According to Ward’s book, Trump once told his chief of staff to “get rid” of Ivanka and Kushner and send them back to New York. (This is the latest riff on a regularly reported sentiment that the president, either because he wants to protect his daughter from negative press or is displeased with her performance, wants her out of D.C.)
Ward also writes that Trump sometimes liked to check his daughter by publicly reminding her of what she could not do:
“Very, very occasionally Trump embarrassed her, deliberately showing White House senior staff — and her — the limitations of her brazen efforts to manipulate him. It was apparent that he sometimes thought she needed to be publicly reminded who was in charge.”

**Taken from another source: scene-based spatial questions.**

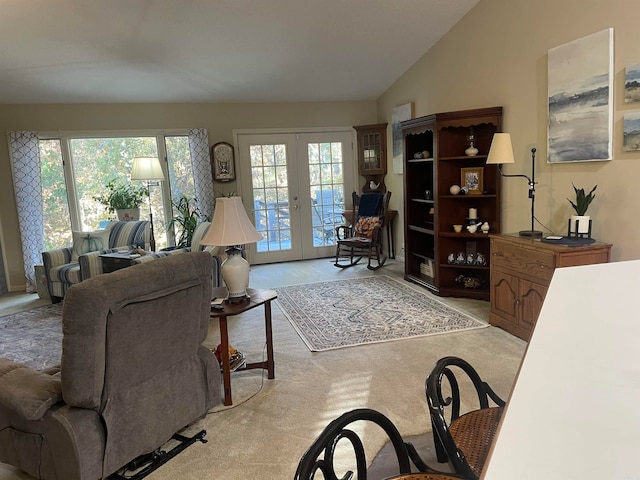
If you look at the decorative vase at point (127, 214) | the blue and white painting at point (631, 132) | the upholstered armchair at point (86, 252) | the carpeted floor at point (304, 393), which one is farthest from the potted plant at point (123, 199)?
the blue and white painting at point (631, 132)

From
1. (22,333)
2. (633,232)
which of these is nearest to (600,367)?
(633,232)

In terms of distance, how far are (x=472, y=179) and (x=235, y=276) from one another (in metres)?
2.90

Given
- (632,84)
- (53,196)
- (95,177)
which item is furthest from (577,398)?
Result: (53,196)

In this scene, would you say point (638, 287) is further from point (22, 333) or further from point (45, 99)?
point (45, 99)

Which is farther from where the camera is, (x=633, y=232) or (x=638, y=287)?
(x=633, y=232)

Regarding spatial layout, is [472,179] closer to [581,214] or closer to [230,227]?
[581,214]

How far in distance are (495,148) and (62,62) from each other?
14.3 feet

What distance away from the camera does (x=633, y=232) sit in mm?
3152

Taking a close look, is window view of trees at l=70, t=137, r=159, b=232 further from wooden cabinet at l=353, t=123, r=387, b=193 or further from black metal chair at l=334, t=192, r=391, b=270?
wooden cabinet at l=353, t=123, r=387, b=193

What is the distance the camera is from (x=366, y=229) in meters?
6.41

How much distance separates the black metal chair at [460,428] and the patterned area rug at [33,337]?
9.83ft

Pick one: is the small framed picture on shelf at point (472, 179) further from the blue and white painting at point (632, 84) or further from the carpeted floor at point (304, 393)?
the blue and white painting at point (632, 84)

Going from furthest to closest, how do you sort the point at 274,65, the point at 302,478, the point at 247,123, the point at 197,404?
the point at 247,123, the point at 274,65, the point at 197,404, the point at 302,478

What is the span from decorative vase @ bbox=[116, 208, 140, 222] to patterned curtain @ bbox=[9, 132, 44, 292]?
991mm
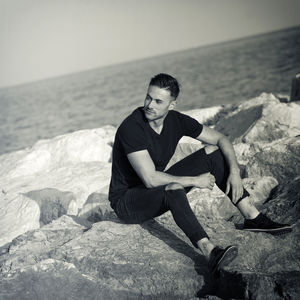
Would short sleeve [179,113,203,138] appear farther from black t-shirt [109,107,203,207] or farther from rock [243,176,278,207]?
rock [243,176,278,207]

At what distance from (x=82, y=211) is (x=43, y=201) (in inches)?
30.6

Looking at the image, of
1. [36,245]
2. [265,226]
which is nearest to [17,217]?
[36,245]

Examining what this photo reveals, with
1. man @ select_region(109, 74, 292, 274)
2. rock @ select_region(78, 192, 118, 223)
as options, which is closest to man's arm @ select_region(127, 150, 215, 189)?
man @ select_region(109, 74, 292, 274)

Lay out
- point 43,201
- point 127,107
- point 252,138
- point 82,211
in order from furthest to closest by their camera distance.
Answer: point 127,107 → point 252,138 → point 43,201 → point 82,211

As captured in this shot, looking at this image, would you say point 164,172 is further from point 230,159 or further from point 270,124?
point 270,124

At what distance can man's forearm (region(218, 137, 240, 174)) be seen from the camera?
3.29 metres

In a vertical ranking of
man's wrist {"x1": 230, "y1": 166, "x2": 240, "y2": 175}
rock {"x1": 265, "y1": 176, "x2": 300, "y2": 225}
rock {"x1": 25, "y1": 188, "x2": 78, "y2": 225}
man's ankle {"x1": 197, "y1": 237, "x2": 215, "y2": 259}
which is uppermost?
man's wrist {"x1": 230, "y1": 166, "x2": 240, "y2": 175}

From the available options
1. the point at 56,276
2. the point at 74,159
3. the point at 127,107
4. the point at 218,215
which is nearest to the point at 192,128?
the point at 218,215

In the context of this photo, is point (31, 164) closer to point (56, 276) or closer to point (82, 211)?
point (82, 211)

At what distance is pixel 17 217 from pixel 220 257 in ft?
10.5

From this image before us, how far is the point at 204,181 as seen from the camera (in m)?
3.10

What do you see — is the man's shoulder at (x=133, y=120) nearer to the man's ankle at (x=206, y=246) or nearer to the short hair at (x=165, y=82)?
the short hair at (x=165, y=82)

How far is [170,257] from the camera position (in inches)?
115

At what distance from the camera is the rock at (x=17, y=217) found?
451 cm
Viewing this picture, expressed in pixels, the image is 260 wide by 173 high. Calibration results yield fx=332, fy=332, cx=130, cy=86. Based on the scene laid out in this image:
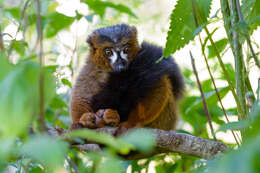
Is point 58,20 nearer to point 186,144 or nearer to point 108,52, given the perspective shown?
point 108,52

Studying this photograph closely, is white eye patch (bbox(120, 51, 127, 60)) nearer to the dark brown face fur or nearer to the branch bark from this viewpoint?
the dark brown face fur

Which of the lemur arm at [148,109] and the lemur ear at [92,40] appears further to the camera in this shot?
the lemur ear at [92,40]

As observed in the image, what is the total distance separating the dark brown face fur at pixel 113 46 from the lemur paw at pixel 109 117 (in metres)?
0.61

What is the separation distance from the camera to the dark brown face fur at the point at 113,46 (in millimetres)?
3697

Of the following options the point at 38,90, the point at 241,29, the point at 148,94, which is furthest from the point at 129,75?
the point at 38,90

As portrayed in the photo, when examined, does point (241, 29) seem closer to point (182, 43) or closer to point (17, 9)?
point (182, 43)

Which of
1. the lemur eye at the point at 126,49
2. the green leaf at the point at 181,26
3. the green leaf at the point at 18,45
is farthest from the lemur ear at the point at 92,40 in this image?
the green leaf at the point at 181,26

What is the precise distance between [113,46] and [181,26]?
1.84 meters

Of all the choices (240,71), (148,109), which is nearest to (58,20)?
Answer: (148,109)

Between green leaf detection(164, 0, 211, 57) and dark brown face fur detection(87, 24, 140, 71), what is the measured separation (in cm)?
158

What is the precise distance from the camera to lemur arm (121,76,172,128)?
3111 millimetres

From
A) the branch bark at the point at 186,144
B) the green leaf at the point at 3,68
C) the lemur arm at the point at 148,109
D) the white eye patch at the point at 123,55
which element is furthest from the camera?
the white eye patch at the point at 123,55

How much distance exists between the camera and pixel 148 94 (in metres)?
3.11

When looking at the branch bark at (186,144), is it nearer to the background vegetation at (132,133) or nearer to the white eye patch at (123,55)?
the background vegetation at (132,133)
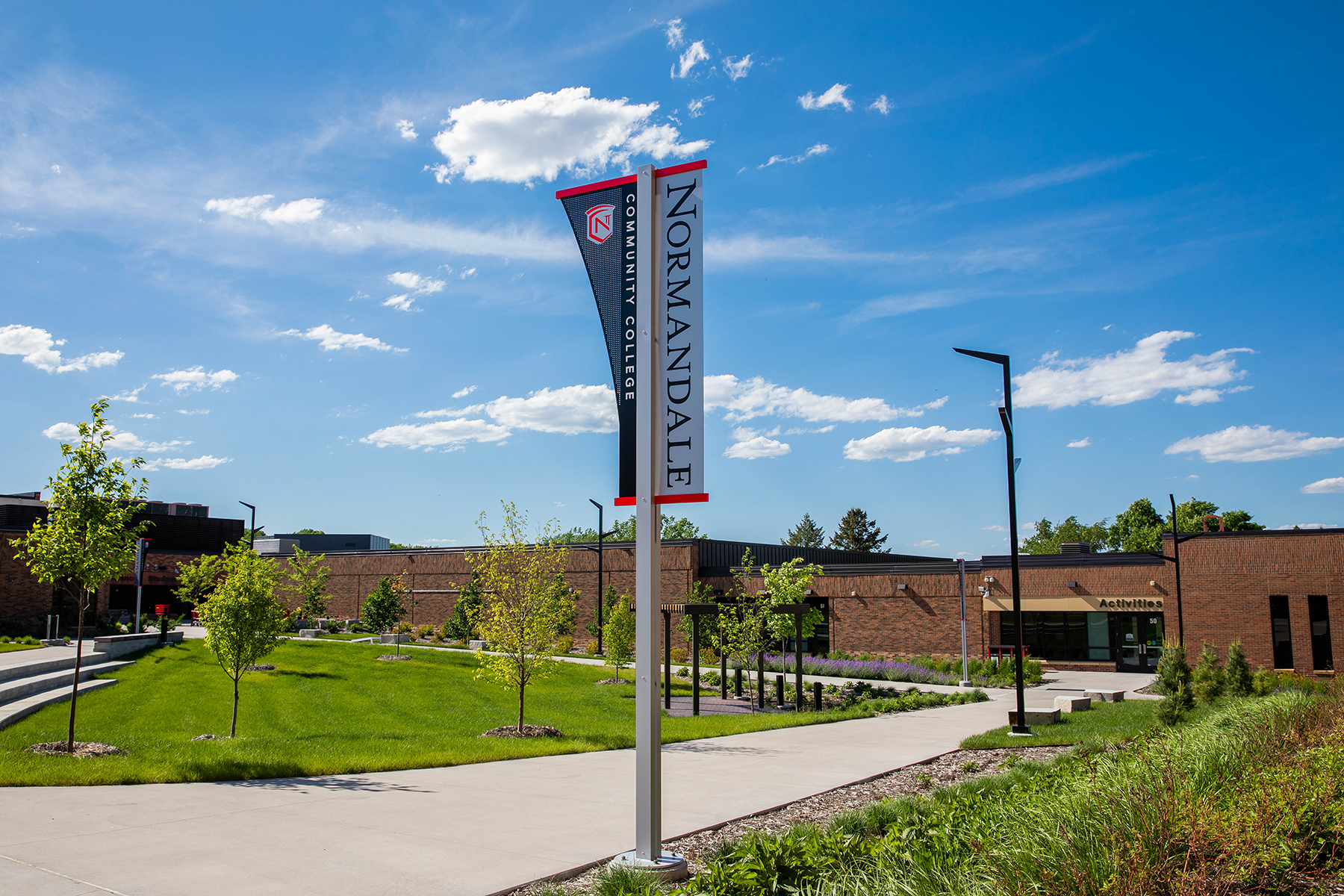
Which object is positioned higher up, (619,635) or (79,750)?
(79,750)

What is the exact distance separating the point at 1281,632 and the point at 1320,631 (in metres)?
1.21

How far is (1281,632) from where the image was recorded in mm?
32500

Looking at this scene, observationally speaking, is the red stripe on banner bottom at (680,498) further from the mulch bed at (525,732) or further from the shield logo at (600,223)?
the mulch bed at (525,732)

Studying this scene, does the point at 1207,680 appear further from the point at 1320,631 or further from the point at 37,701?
the point at 37,701

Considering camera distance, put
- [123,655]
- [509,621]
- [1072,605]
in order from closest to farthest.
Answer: [509,621] < [123,655] < [1072,605]

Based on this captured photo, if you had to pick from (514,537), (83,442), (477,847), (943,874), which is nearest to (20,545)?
(83,442)

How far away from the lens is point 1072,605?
37062 mm

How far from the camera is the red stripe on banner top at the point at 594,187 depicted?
7734mm

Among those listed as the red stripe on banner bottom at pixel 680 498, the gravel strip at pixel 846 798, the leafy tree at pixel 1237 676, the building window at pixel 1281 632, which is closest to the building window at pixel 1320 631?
the building window at pixel 1281 632

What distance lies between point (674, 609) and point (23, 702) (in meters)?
14.9

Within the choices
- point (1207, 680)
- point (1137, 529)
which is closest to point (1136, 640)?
point (1207, 680)

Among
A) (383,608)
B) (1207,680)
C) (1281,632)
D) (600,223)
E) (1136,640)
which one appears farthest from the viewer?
(383,608)

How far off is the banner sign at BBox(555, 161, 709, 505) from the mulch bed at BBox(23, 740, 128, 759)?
30.6 feet

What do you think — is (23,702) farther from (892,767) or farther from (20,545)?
(892,767)
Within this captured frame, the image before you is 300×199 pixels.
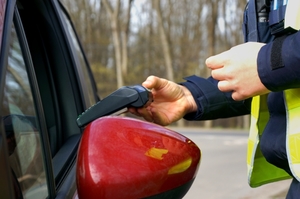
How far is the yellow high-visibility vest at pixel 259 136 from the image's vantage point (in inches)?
52.9

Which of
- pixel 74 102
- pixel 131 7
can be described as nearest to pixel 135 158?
pixel 74 102

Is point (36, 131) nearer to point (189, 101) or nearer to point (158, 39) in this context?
point (189, 101)

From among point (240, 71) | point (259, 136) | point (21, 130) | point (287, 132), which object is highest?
point (240, 71)

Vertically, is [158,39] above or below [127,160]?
below

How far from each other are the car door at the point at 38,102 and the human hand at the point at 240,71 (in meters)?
0.56

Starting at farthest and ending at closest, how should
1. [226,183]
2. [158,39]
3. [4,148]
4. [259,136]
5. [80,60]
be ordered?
[158,39] < [226,183] < [80,60] < [259,136] < [4,148]

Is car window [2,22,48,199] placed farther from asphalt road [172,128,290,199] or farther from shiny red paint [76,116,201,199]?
asphalt road [172,128,290,199]

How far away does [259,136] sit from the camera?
1.68 metres

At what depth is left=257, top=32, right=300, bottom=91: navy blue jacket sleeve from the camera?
48.4 inches

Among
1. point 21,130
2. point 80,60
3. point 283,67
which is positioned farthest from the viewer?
point 80,60

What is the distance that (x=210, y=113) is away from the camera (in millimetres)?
1926

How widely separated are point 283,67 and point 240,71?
0.11 metres

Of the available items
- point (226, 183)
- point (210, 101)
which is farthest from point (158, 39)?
point (210, 101)

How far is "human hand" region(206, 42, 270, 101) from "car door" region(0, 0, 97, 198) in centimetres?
56
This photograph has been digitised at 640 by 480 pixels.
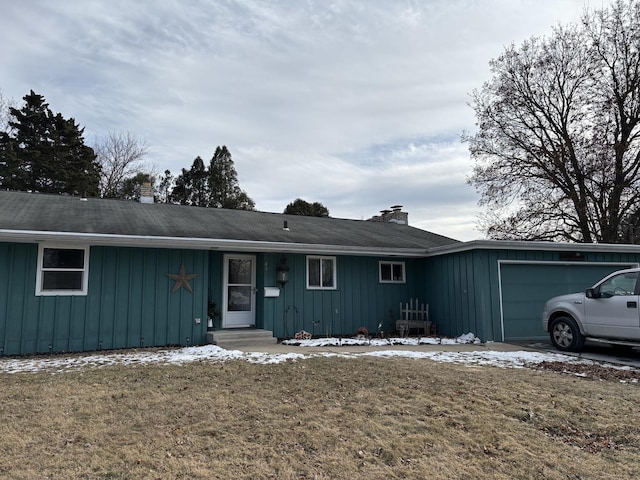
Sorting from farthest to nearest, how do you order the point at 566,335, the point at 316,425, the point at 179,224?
the point at 179,224 → the point at 566,335 → the point at 316,425

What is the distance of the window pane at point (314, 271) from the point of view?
1127 centimetres

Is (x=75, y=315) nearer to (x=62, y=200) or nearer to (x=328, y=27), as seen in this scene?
(x=62, y=200)

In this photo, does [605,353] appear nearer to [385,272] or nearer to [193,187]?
[385,272]

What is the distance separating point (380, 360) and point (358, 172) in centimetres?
1274

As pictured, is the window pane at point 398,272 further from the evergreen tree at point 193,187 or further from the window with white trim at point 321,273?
the evergreen tree at point 193,187

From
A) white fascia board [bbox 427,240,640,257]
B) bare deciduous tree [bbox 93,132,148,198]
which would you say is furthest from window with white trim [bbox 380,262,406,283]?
bare deciduous tree [bbox 93,132,148,198]

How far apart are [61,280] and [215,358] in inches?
144

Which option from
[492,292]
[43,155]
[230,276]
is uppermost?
[43,155]

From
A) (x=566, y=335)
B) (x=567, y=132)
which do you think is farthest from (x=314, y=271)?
(x=567, y=132)

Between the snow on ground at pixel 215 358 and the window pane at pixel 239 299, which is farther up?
the window pane at pixel 239 299

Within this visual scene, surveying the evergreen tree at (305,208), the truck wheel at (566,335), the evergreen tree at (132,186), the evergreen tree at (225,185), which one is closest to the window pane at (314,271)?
the truck wheel at (566,335)

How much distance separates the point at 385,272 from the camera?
12.2 meters

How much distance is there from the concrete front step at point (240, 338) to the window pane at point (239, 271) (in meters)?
1.32

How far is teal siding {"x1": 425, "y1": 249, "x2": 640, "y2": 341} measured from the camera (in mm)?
10273
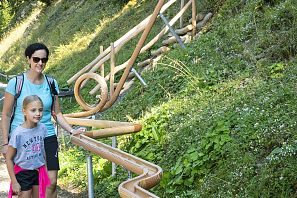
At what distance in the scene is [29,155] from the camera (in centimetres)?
432

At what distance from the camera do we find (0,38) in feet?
124

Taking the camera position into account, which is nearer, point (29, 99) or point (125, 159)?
point (125, 159)

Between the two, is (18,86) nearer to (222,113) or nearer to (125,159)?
(125,159)

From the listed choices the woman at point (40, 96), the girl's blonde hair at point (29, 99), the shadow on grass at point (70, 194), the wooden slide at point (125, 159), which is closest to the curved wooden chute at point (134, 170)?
the wooden slide at point (125, 159)

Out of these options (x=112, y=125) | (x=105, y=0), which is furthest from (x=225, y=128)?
(x=105, y=0)

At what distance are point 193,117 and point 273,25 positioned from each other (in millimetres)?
2300

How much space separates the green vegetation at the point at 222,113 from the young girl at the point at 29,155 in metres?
1.62

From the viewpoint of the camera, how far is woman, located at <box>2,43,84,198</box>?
441 cm

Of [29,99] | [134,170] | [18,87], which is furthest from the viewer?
[18,87]

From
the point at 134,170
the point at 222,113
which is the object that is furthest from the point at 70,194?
the point at 134,170

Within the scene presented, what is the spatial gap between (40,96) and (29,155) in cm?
51

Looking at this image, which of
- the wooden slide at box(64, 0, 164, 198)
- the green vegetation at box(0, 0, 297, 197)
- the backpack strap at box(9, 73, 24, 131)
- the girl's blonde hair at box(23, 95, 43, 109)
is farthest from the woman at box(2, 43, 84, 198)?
the green vegetation at box(0, 0, 297, 197)

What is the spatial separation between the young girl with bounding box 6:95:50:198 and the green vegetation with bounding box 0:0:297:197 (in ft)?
5.31

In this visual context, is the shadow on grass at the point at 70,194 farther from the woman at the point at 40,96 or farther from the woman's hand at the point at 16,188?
the woman's hand at the point at 16,188
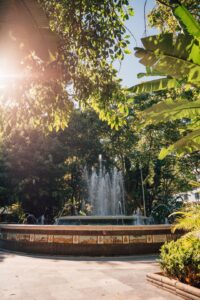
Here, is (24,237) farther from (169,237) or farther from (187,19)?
(187,19)

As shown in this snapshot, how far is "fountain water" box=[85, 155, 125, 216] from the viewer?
27609 millimetres

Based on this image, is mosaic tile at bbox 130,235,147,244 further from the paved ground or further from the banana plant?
the banana plant

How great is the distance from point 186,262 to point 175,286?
0.54 m

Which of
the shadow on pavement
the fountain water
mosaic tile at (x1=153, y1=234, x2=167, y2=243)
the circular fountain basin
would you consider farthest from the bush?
the fountain water

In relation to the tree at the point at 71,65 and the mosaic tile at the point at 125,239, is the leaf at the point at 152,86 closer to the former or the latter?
the tree at the point at 71,65

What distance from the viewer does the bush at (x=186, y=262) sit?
19.3ft

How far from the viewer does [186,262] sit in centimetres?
598

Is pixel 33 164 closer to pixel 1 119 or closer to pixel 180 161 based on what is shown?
pixel 180 161

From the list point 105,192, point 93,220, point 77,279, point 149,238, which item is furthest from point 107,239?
point 105,192

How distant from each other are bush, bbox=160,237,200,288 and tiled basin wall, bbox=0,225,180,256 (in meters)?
5.05

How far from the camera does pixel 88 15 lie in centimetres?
642

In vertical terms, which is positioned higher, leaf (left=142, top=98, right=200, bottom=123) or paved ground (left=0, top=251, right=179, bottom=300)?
leaf (left=142, top=98, right=200, bottom=123)

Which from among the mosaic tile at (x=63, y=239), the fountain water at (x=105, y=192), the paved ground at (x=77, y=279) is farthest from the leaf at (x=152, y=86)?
the fountain water at (x=105, y=192)

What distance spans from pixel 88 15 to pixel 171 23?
271 centimetres
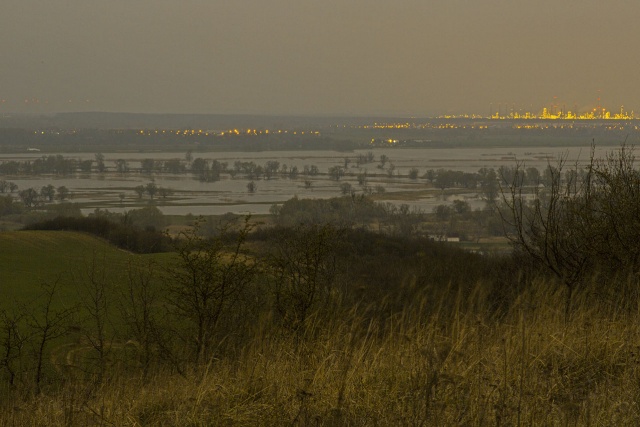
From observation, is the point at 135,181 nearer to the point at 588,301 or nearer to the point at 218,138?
the point at 218,138

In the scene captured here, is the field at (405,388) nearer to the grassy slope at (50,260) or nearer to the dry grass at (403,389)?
the dry grass at (403,389)

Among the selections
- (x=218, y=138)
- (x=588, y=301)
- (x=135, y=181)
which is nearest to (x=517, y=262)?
(x=588, y=301)

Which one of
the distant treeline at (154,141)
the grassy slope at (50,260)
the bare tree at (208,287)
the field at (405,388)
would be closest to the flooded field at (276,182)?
the distant treeline at (154,141)

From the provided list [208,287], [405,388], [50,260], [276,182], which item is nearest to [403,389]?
[405,388]

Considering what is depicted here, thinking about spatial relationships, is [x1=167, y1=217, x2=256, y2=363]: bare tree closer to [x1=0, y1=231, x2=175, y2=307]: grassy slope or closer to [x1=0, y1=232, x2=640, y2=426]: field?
[x1=0, y1=232, x2=640, y2=426]: field

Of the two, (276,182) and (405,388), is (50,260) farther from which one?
(276,182)
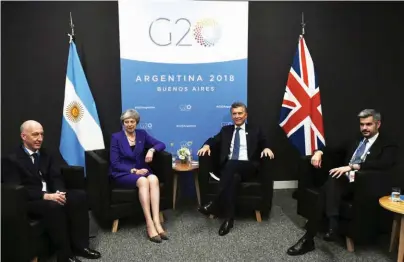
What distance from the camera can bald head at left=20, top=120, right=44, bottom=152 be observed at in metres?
2.98

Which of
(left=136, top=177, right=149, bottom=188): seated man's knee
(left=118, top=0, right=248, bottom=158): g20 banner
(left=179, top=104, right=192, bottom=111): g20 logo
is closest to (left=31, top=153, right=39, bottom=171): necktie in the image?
(left=136, top=177, right=149, bottom=188): seated man's knee

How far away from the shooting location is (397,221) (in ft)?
10.5

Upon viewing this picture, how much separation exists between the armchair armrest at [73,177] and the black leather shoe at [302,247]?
1.97 meters

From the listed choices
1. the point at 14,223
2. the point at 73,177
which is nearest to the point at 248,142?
the point at 73,177

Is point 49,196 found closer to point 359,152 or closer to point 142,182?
point 142,182

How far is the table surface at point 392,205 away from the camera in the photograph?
281 cm

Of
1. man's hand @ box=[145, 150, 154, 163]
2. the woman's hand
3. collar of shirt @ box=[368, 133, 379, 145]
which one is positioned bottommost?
the woman's hand

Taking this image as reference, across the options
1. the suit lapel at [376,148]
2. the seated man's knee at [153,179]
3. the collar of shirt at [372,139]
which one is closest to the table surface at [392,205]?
the suit lapel at [376,148]

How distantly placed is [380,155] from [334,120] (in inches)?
73.2

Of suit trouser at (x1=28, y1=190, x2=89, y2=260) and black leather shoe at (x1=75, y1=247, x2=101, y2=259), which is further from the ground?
suit trouser at (x1=28, y1=190, x2=89, y2=260)

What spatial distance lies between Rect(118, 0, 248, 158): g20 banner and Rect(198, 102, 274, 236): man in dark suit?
43cm

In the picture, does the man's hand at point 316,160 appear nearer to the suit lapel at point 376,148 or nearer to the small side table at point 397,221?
the suit lapel at point 376,148

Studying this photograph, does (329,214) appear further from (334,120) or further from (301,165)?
(334,120)

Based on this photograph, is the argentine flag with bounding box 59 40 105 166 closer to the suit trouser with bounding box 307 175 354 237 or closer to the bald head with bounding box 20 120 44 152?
the bald head with bounding box 20 120 44 152
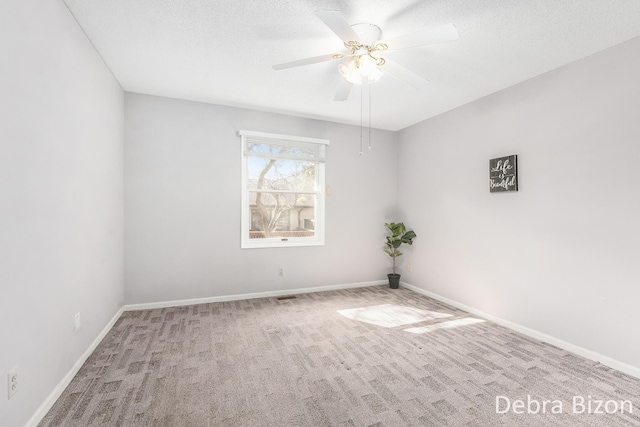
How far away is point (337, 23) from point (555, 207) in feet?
8.76

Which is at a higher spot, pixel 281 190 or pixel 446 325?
pixel 281 190

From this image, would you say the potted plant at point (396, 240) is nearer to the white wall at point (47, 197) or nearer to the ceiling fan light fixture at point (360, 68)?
the ceiling fan light fixture at point (360, 68)

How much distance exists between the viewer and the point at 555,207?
9.29ft

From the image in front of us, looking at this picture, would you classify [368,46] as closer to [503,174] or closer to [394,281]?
[503,174]

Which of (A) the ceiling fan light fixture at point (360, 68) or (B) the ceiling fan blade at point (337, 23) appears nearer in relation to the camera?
(B) the ceiling fan blade at point (337, 23)

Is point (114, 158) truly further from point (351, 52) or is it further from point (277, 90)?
point (351, 52)

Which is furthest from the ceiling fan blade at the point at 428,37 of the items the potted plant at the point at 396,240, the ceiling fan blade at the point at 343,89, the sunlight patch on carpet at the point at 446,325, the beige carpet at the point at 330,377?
the potted plant at the point at 396,240

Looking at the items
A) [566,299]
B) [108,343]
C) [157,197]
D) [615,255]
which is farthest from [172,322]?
[615,255]

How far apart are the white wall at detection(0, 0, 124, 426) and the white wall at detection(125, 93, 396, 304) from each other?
2.69ft

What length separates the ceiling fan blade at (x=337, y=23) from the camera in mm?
1727

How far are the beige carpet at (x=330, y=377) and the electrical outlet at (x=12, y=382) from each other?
1.28ft

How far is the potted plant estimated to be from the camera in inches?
185

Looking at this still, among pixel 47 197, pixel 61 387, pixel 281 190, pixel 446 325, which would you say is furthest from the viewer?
pixel 281 190

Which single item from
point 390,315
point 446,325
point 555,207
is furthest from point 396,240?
point 555,207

In one scene from Kushner, Inc., Ward describes Ivanka’s response after Kellyanne Conway, counselor to the president, encouraged viewers to buy Ivanka’s merchandise on Fox & Friends.
“Ivanka had a meltdown,” Ward writes. “She had been embarrassed by Conway’s toadying. One source recalled, ‘Ivanka got really mad. She stormed into [Trump’s] office.’ In front of other people, Trump quickly deflated his daughter: ‘Honey, you sell shoes. Calm down.’ ”
Ivanka, according to Ward, is scrupulous about her image, often showing up late to the White House with her hair and makeup professionally done and sometimes changing her outfit “three times a day.”
This belied her ruthlessness, Ward writes. According to Kushner, Inc., a colleague of Rex Tillerson’s when he served as Secretary of State felt “all of her murders are done from someone else’s hands.”
Other White House colleagues found something to admire in her drive, according to Ward.
She writes that Steve Bannon, then the president’s chief strategist, believed Ivanka “was at least trying to protect her father. Bannon told colleagues he felt she was misguided in the way she tried to do it, but he understood where she was coming from and he admired it.”
(Bannon is notorious for his candor with the media and was lambasted in conservative circles when he was quoted by journalist Michael Wolff disparaging Ivanka and the other Trump kids.)
Ward continues: “What [Bannon] — and other White House staff — felt was irritating was Ivanka’s desire to have it both ways: She wanted to be taken seriously as a member of the White House staff but she also expected to be treated with greater respect, as the First Daughter.”
In a revolving-door administration, Ivanka and Kushner have both stayed in place.
“He is my father, and he’s my boss,” Ivanka told ABC News in November. “And one of the reasons that I have such a good relationship with him in both a personal and professional capacity is because I’m incredibly candid with him.”
“He knows exactly where I stand on any issue,” she said then. “I’ll always tell you what I’m for, but it is not my place as somebody working within a White House to tell you what I’m against. The only person who knows that is one person, and he knows it.”